Distributive justice needs a fresh look with rising inequality

Oxfam's report reveals the wealth of the top five billionaires doubled since 2020, while 5 billion people grew poorer. In India, multidimensional poverty reduced to 11.3%. However, income inequality persists, demanding a more equitable wealth distribution for holistic development.
Express Illustration
Express Illustration (Photo | Amit Bandre)

Just as the annual World Economic Forum jamboree kicked off at Davos in Switzerland, international charity Oxfam dropped its yearly bombshell on the state of global inequality. While the world’s five richest people—LVMH chief Bernard Arnault, Amazon’s Jeff Bezos, investor Warren Buffet, Oracle co-founder Larry Ellison and Tesla CEO Elon Musk—have more than doubled their fortunes since 2020, 5 billion people have gotten poorer over the same period.

The five men are worth a combined $869 billion and the world will have its first trillionaire within a decade. But poverty will not be eradicated for another 229 years, the ‘Inequality Inc’ report cautioned.

In India, the good news from Niti Aayog is that the share of our population living in ‘multidimensional’ poverty seems to have fallen to 11.3 percent in 2022-23, from over 29 percent a decade ago.

In absolute numbers, Niti Aayog estimates about 24.8 crore people escaped multidimensional poverty over the last 9 years. There is some confusion as there are different definitions of poverty.

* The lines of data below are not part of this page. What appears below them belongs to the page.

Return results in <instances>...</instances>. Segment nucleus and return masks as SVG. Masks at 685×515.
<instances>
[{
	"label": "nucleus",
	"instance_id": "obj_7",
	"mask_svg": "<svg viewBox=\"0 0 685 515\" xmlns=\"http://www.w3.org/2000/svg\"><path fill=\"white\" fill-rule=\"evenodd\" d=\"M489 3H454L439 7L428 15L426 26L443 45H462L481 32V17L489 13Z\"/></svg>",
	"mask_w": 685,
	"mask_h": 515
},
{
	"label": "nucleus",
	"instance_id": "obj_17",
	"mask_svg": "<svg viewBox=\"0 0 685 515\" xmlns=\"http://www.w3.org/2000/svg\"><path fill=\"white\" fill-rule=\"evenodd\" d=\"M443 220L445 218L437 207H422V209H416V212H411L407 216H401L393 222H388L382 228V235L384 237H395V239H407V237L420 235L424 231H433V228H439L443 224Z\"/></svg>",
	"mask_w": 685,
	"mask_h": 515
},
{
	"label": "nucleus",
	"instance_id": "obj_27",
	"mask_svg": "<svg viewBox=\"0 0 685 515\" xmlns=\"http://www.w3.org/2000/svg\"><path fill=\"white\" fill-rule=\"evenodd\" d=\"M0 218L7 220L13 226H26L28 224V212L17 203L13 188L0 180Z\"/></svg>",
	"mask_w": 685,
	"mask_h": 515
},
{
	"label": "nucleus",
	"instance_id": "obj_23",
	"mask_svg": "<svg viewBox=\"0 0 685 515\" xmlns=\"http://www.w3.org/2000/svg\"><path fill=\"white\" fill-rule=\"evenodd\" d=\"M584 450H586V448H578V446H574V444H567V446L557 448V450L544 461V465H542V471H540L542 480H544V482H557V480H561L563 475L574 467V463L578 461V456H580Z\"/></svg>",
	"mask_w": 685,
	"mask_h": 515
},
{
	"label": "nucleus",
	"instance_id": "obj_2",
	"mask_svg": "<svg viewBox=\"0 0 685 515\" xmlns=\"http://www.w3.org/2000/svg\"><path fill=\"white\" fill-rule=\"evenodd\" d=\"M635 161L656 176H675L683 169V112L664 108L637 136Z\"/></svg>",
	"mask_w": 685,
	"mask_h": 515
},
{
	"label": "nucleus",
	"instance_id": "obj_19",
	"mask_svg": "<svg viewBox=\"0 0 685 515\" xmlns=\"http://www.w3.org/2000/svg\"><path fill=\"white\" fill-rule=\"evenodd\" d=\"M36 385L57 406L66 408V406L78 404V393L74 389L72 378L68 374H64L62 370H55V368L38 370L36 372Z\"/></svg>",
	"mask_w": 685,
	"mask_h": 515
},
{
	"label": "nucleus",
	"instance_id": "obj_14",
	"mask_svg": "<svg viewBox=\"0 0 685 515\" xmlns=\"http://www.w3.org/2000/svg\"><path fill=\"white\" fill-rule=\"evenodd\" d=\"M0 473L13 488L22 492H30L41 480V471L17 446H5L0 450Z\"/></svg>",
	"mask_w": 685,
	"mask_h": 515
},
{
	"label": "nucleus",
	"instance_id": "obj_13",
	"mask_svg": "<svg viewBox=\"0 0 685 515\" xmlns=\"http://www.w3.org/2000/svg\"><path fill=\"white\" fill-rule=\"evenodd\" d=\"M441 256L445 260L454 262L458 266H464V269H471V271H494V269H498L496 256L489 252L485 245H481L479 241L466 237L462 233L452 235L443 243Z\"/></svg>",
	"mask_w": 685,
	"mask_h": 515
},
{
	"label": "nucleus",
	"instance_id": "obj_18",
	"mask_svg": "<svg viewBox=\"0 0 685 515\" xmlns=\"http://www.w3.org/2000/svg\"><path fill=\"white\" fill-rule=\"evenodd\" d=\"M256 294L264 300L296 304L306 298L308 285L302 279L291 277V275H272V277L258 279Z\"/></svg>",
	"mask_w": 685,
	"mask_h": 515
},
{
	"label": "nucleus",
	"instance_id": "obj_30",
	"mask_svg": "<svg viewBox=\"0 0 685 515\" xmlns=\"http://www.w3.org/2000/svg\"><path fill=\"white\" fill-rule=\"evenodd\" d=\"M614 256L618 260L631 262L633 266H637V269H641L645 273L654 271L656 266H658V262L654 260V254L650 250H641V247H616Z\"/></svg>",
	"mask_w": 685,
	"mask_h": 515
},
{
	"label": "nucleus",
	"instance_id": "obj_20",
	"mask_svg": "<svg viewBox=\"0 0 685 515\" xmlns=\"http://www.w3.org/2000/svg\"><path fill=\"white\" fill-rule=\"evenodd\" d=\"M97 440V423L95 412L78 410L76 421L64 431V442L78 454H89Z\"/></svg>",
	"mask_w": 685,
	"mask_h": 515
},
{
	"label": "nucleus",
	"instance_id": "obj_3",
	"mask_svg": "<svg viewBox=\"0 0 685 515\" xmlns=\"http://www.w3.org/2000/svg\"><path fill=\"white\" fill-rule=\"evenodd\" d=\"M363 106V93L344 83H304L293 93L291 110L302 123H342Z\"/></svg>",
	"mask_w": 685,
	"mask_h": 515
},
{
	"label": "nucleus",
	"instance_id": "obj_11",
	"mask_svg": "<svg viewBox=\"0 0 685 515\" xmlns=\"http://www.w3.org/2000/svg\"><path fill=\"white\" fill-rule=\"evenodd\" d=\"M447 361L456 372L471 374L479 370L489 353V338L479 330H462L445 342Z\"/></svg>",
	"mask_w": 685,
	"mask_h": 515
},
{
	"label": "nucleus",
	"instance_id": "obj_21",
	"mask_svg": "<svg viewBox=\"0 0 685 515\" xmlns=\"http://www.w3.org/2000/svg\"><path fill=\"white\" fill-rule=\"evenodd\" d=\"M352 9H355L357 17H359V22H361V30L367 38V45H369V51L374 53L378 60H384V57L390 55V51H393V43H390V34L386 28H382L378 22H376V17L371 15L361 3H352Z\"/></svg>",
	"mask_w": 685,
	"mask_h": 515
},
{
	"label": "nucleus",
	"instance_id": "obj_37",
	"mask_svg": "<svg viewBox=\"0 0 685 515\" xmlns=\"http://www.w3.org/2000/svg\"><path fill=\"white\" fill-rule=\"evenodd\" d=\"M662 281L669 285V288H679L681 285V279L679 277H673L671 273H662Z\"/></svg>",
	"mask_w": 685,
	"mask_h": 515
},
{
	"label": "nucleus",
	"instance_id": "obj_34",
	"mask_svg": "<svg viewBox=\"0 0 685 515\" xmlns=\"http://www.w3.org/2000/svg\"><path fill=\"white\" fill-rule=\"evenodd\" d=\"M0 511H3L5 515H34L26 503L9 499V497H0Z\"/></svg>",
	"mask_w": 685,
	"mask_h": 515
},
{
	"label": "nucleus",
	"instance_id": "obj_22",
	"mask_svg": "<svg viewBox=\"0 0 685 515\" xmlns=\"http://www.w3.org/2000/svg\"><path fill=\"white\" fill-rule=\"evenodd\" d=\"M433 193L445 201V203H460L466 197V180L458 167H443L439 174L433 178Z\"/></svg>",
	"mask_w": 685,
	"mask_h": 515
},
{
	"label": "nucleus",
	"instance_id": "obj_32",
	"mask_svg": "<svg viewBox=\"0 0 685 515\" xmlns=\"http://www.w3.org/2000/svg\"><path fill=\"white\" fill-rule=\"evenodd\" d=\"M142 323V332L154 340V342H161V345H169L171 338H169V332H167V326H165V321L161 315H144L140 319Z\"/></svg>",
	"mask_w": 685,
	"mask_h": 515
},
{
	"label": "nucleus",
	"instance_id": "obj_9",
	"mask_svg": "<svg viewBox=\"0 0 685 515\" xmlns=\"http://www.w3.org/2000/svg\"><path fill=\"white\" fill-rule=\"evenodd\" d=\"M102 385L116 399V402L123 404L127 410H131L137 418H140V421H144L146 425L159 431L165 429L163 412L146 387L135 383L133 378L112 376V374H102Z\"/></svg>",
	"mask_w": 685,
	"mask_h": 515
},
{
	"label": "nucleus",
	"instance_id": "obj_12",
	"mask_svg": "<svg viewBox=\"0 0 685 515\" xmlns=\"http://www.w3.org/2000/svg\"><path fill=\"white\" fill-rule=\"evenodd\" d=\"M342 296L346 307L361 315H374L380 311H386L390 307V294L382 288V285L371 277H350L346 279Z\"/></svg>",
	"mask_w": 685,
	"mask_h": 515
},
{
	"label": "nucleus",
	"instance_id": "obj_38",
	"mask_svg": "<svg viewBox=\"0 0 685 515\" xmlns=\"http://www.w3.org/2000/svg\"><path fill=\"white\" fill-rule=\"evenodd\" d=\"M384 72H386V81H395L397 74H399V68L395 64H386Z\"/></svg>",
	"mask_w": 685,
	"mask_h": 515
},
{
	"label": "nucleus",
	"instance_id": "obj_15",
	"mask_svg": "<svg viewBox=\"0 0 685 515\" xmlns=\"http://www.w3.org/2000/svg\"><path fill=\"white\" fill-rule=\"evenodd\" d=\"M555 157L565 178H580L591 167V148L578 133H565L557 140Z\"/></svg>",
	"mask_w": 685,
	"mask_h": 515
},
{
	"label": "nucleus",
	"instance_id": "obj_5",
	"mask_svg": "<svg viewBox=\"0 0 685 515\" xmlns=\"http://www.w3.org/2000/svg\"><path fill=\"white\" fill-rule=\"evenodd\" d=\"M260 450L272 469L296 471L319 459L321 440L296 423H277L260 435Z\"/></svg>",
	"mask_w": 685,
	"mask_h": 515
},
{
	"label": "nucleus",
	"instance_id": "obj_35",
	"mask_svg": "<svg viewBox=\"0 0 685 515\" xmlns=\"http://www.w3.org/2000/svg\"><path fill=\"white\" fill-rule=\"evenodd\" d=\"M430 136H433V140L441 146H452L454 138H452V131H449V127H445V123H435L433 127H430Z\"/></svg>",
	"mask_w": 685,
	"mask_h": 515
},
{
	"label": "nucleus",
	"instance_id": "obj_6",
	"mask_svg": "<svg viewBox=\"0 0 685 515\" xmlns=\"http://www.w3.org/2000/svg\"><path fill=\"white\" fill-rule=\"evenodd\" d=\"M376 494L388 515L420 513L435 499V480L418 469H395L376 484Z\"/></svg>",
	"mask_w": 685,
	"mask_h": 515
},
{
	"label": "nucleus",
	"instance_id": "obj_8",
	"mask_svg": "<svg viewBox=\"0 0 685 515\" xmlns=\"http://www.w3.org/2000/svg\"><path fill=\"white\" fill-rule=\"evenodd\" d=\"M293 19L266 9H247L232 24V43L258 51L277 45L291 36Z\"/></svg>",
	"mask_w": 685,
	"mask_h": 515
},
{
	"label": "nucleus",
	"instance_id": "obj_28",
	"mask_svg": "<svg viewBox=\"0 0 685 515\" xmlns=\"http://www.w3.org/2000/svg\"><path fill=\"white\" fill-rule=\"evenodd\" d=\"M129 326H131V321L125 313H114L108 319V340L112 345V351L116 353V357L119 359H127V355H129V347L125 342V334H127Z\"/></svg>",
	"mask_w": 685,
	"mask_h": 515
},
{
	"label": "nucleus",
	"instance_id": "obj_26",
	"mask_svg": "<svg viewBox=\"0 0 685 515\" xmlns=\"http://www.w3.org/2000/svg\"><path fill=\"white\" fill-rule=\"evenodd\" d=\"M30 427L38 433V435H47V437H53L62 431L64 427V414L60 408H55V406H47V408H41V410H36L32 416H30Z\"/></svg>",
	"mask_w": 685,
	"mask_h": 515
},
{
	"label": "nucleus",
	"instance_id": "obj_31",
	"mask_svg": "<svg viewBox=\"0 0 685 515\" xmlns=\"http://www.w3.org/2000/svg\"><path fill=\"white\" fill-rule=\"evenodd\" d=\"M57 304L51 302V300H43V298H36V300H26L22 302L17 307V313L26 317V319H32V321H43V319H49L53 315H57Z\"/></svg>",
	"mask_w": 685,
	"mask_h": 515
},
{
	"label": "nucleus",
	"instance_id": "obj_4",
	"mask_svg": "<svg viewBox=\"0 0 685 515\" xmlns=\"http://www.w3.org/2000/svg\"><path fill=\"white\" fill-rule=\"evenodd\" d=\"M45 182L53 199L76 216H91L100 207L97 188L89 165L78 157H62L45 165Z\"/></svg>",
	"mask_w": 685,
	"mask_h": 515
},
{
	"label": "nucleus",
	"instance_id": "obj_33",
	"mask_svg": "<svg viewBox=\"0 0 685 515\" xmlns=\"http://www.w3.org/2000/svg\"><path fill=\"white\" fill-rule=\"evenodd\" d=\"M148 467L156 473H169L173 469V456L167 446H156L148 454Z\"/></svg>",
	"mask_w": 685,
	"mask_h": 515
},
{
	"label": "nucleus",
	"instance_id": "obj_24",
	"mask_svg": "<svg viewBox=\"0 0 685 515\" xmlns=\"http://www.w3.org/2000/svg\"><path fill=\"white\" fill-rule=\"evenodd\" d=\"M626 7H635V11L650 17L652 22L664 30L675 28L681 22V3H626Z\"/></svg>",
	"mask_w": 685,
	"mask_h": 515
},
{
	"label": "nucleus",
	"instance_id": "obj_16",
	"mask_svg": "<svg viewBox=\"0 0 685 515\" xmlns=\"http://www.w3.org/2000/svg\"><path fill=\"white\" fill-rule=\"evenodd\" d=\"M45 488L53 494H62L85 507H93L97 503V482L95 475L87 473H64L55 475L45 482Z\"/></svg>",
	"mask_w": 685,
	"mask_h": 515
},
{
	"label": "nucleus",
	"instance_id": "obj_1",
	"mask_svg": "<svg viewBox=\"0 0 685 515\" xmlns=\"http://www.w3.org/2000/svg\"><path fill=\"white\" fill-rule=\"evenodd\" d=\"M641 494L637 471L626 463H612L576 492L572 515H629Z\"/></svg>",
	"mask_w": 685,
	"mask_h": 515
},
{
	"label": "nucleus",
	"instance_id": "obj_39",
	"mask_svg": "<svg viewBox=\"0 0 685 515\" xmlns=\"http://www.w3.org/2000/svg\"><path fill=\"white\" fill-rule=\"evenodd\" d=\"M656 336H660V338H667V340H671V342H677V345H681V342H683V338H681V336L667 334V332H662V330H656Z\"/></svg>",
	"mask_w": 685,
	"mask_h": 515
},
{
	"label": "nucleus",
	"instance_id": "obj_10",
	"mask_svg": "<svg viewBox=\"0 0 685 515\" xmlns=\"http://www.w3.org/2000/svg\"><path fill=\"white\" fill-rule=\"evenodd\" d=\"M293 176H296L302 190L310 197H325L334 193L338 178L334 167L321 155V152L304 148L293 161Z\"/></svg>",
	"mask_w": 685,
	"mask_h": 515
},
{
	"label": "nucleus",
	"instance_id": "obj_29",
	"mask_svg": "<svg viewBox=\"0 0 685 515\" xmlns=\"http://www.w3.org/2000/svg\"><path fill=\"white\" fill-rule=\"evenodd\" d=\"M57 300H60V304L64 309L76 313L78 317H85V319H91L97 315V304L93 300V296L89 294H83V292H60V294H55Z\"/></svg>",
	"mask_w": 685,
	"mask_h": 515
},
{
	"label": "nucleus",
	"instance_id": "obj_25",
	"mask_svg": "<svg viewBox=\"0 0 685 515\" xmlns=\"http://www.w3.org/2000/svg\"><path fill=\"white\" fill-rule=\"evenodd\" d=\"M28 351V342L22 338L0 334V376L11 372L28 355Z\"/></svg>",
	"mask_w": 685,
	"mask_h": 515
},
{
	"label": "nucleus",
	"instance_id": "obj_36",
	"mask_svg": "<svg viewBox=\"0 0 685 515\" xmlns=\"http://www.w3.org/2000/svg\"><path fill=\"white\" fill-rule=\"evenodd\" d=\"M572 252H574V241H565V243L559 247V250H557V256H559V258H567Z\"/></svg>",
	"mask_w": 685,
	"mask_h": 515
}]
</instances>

The World Bank defines ‘extreme poverty’ as an income of less than $2.15 a day and projected 10.9 percent of Indians living below the ‘poverty line’ in 2019.

Niti Aayog’s definition of ‘multidimensional poverty’, on the other hand, uses a spectrum of 12 indicators including nutrition, child mortality, years of schooling, and availability of drinking water and housing.

What is encouraging is that irrespective of the methodology, the number of those below the poverty line is in the 10-12 percent range—a drastic drop from the over 50 percent 20 years ago. But to put things in perspective: while more people have moved out of ‘extreme poverty’ and have access to the basics for survival, there is a simultaneous increase in income inequality.

The Asia-Pacific Development Report 2024 points out that though India’s per capita income soared from $440 to $2,400 between 2000 and 2022, the wealth divide also spiked. With the top tenth cornering 57 percent of the national income in 2021 by one estimate and the bottom half getting 13 percent, we emerged as one of the most unequal income distributors. It is therefore no more a question of satisfying basic needs, but a call to ensure all-round human development.

‘Capitalism with a human face’ would require a more equitable distribution of wealth by perhaps reversing the ‘soft’ taxation of the rich and reining in corporate power by breaking up monopolies.